[Task objective] Copy the lines from the one containing "In the picture before us, from the choices" through the one containing "which is closest", inclusive, swapping "banner" for "flag" and changing nothing else.

** begin Material for this exercise **

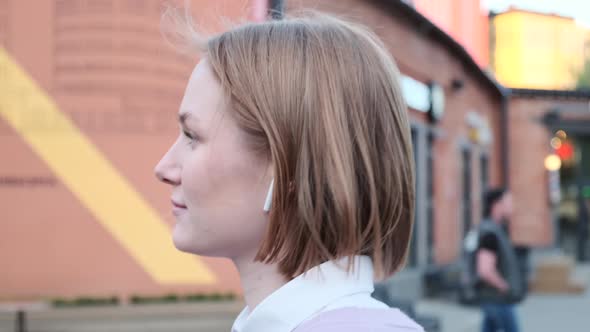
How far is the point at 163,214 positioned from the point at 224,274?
0.84 metres

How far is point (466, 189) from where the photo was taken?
1528 centimetres

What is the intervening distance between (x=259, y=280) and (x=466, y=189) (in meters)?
14.7

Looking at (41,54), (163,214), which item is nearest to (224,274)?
(163,214)

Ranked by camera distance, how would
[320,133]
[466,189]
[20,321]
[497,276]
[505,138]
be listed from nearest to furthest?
[320,133] → [497,276] → [20,321] → [466,189] → [505,138]

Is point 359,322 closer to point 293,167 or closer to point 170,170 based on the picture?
point 293,167

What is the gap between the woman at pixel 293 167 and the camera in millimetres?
998

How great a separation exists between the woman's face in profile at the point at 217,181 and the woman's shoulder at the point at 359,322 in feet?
0.62

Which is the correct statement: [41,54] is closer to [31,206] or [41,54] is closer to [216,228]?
[31,206]

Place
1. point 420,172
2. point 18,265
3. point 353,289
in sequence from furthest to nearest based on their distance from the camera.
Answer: point 420,172 → point 18,265 → point 353,289

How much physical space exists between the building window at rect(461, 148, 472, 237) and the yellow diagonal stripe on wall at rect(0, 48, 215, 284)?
9358mm

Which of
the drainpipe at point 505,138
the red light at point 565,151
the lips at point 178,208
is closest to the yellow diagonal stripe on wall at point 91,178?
the lips at point 178,208

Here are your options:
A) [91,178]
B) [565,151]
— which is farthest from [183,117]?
[565,151]

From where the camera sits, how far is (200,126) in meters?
1.06

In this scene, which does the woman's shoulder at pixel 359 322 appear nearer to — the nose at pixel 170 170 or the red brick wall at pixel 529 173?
the nose at pixel 170 170
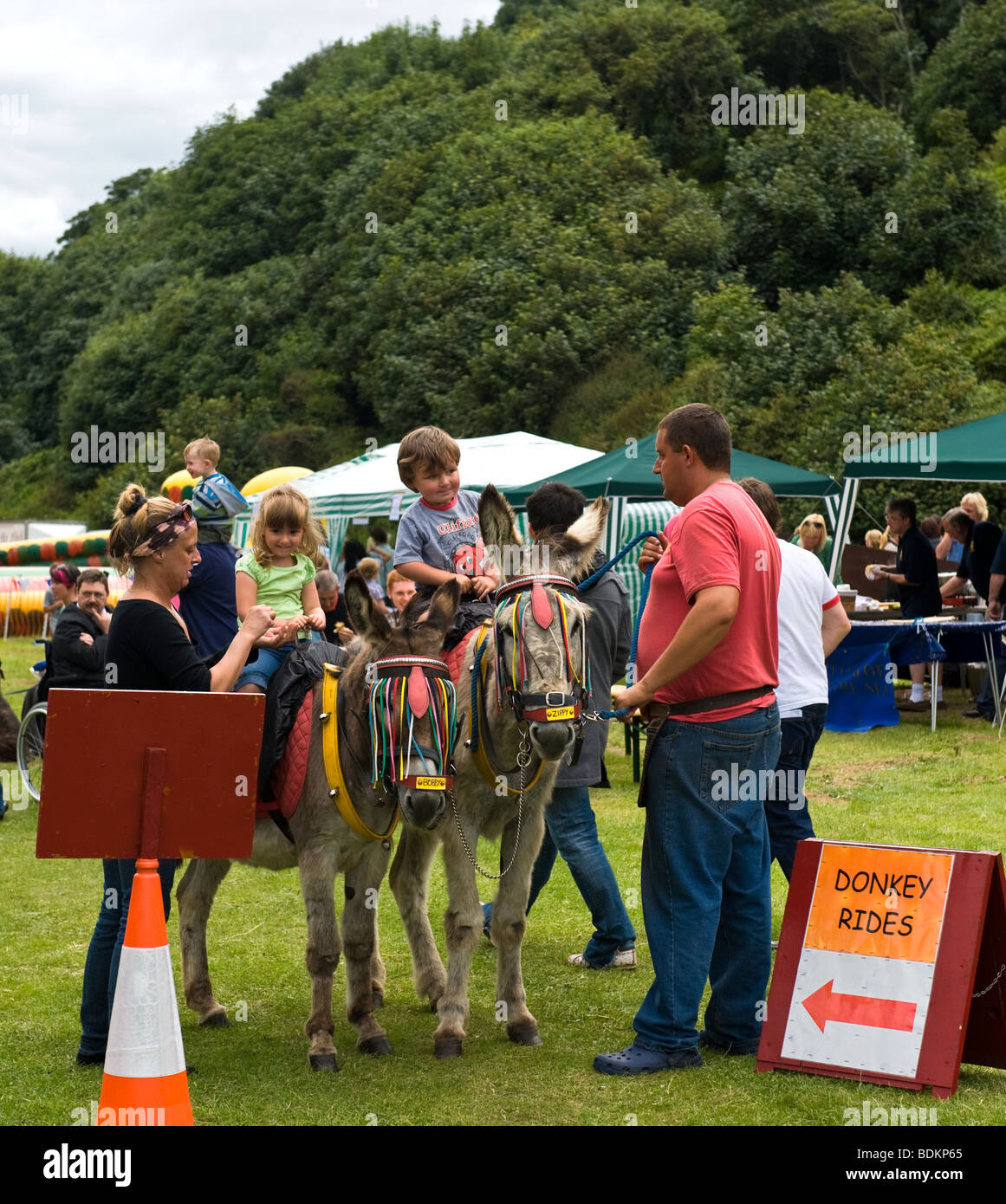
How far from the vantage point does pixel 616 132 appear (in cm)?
5100

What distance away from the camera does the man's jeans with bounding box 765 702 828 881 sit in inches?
241

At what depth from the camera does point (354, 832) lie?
16.9 feet

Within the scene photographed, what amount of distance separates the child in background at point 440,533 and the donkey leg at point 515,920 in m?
0.82

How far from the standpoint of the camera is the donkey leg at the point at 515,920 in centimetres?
541

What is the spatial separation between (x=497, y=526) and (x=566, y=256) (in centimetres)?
3735

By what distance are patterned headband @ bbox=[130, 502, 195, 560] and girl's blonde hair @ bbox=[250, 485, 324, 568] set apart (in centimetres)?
78

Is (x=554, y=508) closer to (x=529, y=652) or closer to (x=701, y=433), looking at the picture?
(x=701, y=433)

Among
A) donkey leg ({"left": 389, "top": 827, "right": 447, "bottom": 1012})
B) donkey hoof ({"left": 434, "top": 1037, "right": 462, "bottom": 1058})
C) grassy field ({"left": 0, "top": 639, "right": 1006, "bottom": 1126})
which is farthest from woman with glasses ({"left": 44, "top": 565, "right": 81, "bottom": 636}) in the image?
donkey hoof ({"left": 434, "top": 1037, "right": 462, "bottom": 1058})

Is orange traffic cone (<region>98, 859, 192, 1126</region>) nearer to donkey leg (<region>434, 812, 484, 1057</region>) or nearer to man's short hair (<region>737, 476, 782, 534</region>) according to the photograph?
donkey leg (<region>434, 812, 484, 1057</region>)

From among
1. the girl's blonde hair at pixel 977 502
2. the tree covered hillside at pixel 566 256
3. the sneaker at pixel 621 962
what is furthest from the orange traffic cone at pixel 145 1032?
the tree covered hillside at pixel 566 256

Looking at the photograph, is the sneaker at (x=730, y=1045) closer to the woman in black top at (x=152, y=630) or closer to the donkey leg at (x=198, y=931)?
the donkey leg at (x=198, y=931)

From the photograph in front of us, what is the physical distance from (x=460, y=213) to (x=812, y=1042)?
150ft

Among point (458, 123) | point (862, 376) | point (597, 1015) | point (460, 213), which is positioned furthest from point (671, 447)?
point (458, 123)

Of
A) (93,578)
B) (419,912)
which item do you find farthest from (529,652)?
(93,578)
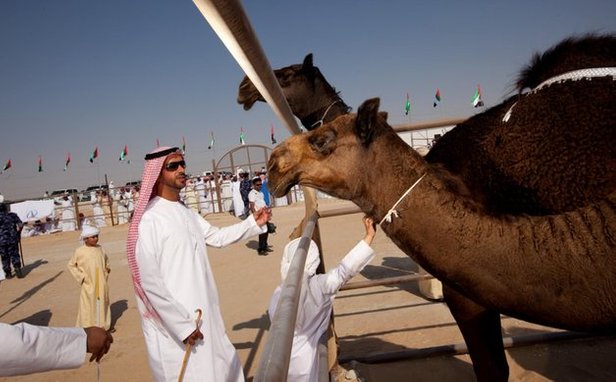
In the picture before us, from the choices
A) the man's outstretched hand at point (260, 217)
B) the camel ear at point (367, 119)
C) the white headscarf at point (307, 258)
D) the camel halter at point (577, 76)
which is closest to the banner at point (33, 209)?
the man's outstretched hand at point (260, 217)

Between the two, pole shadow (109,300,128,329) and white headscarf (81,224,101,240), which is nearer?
white headscarf (81,224,101,240)

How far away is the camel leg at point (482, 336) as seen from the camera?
2244mm

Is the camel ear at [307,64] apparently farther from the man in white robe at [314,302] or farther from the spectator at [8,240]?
the spectator at [8,240]

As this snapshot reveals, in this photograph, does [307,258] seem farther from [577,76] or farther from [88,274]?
[88,274]

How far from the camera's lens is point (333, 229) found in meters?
13.0

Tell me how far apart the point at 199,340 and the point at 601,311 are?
200 centimetres

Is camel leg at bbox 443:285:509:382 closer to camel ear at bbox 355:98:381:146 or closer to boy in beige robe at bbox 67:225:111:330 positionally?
camel ear at bbox 355:98:381:146

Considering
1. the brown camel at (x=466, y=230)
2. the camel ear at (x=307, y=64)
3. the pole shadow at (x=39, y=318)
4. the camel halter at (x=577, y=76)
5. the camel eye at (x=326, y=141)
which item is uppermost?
the camel ear at (x=307, y=64)

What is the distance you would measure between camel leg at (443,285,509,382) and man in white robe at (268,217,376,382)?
0.60 m

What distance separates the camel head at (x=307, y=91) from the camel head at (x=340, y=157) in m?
2.21

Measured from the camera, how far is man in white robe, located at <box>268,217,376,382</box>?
255 cm

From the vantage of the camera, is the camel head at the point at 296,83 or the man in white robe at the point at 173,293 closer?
the man in white robe at the point at 173,293

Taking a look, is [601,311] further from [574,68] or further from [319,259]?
[319,259]

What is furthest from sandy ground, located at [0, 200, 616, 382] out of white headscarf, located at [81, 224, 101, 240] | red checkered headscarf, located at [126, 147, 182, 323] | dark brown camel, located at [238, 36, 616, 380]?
red checkered headscarf, located at [126, 147, 182, 323]
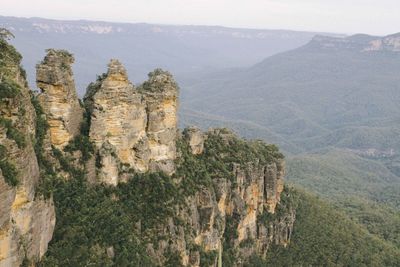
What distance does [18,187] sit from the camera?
2078 cm

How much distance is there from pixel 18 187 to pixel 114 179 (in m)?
10.5

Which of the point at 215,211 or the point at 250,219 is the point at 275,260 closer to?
the point at 250,219

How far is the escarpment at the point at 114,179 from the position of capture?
21.6 m

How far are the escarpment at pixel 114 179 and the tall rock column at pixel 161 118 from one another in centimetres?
7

** end Material for this exercise **

[Solution for this problem]
In the picture before us, from the choices
A) the man's outstretched hand at point (260, 217)
B) the camel ear at point (367, 119)
C) the white headscarf at point (307, 258)
D) the camel halter at point (577, 76)
which is closest to the flag at point (33, 209)?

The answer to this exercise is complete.